Though there are no long term studies to show I’m right about e-cigarettes for smoking cessation, there is one recent study in the British journal Lancet that did demonstrate that e- cigarettes were at least as successful as a nicotine patch.
But if I see e-cigarettes as a potential tool to quit for adults, at the same time, I am very concerned about the growing role e-cigarettes are playing for teens, many of whom are non-smokers the first time they try an e-cigarette.
According to the Centers for Disease Control e-cigarette use among high schoolers is now up to 10 percent, double from a year ago, with 80 percent also smoking tobacco.
Dr. Tom Frieden, head of the CDC and a top expert in preventive health, told me that e- cigarettes can be a gateway drug, with nicotine addiction leading to more tobacco use.
I believe that, and though 12 states including New York ban e-cigarette use for minors, few are listening, and kids can still buy their e-cigarettes on line.
On top of this problem, liquid nicotine is now being sold in different flavors on-line, at much higher concentrations than is found in an e-cigarette, which generally includes nicotine levels in the 1.8% to 2.4% range.
The low concentration is less risky, but Vaporworld, for example, sells a gallon of liquid nicotine at 10 percent concentration for only $195, and Liquid Nicotine Wholesalers charges $110 for a liter at the same concentration. With this high concentration, experts say that just a tablespoon could be enough to cause serious harm.
Nicotine is a potent neurotoxin which can be ingested or absorbed through the skin, leading to seizures, vomiting, and rapid heart rate. The number of poisoning cases linked to e-liquids was 1,351 in 2013, up 300 percent from the year before.
So clearly, there is a rising concern over the safety of nicotine liquids as well as nicotine addiction.
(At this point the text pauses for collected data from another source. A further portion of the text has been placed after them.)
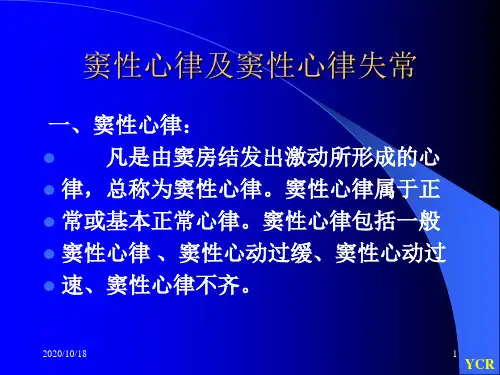 窦性心律及窦性心律失常

一、窦性心律：

凡是由窦房结发出激动所形成的心律，总称为窦性心律。窦性心律属于正常或基本正常心律。窦性心律包括一般窦性心律 、窦性心动过缓、窦性心动过速、窦性心律不齐。

2020/10/18

1

YCR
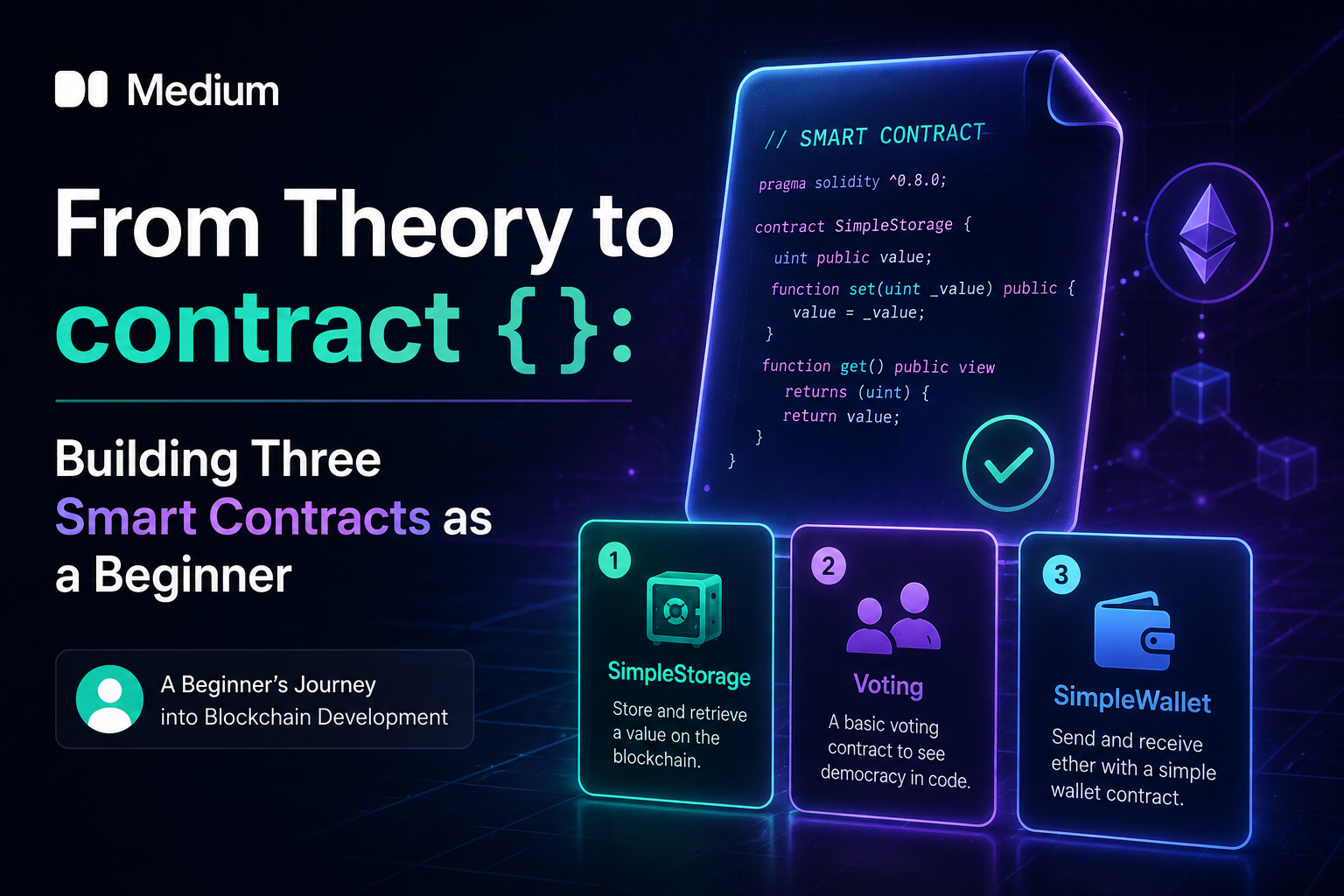 Medium

From Theory to contract { }:

Building Three Smart Contracts as a Beginner

A Beginner's Journey into Blockchain Development

// SMART CONTRACT

pragma solidity ^0.8.0;

contract SimpleStorage {
uint public value;
function set(uint _value) public {
value = _value;
}
function get() public view
returns (uint) {
return value;
}
}

1
SimpleStorage
Store and retrieve a value on the blockchain.

2
Voting
A basic voting contract to see democracy in code.

3
SimpleWallet
Send and receive ether with a simple wallet contract.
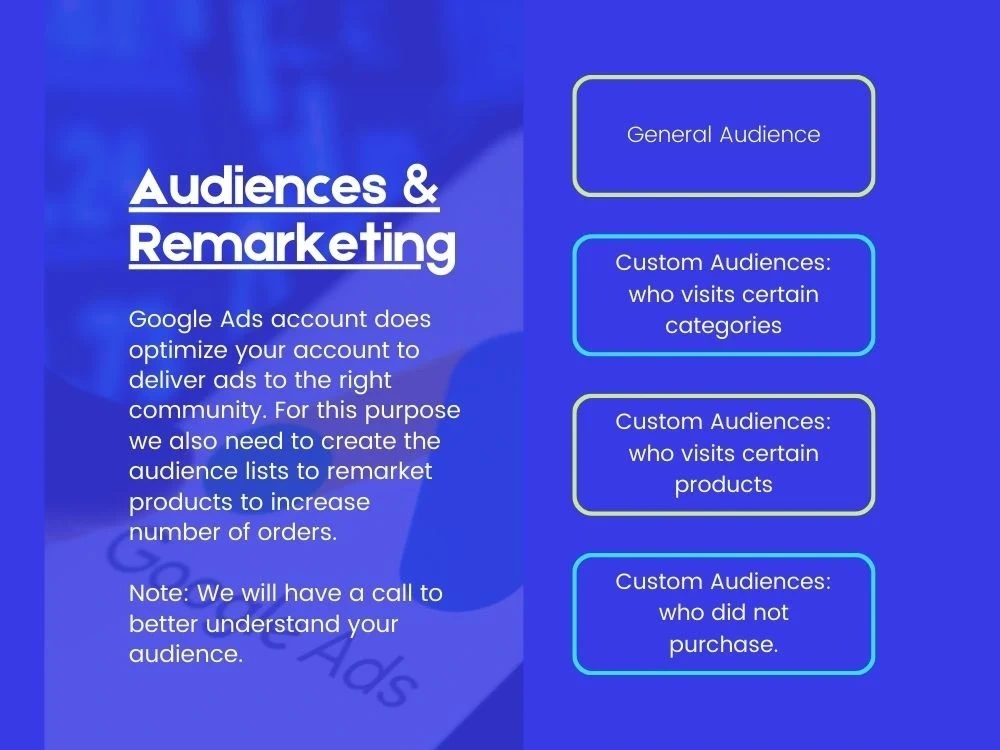 Audiences & Remarketing

Google Ads account does optimize your account to deliver ads to the right community. For this purpose we also need to create the audience lists to remarket products to increase number of orders.

Note: We will have a call to better understand your audience.

Google Ads

General Audience

Custom Audiences: who visits certain categories

Custom Audiences: who visits certain products

Custom Audiences: who did not purchase.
I believe that in the right hands, e-cigarettes can be an effective tool for quitting smoking, perhaps the best we currently have available.
Unfortunately, they are frequently not getting into the right hands, and I also know many smokers who carry both cigarettes and e-cigarettes around, and don’t actually cut down on tobacco.
The FDA is planning on increasing regulations on e-cigarettes, and I think this is a good idea, though not likely to solve the problem.
I wish there was a way of regulating e-cigarettes so that a doctor has a definite role, and can guide her patients to e-cigarettes to be used as a treatment rather than as another party chemical.
Unfortunately, the chances of e-cigarettes becoming prescription-only is about as likely as the chance of cherry flavor being replaced by the taste of cigarette ash in bubblegum.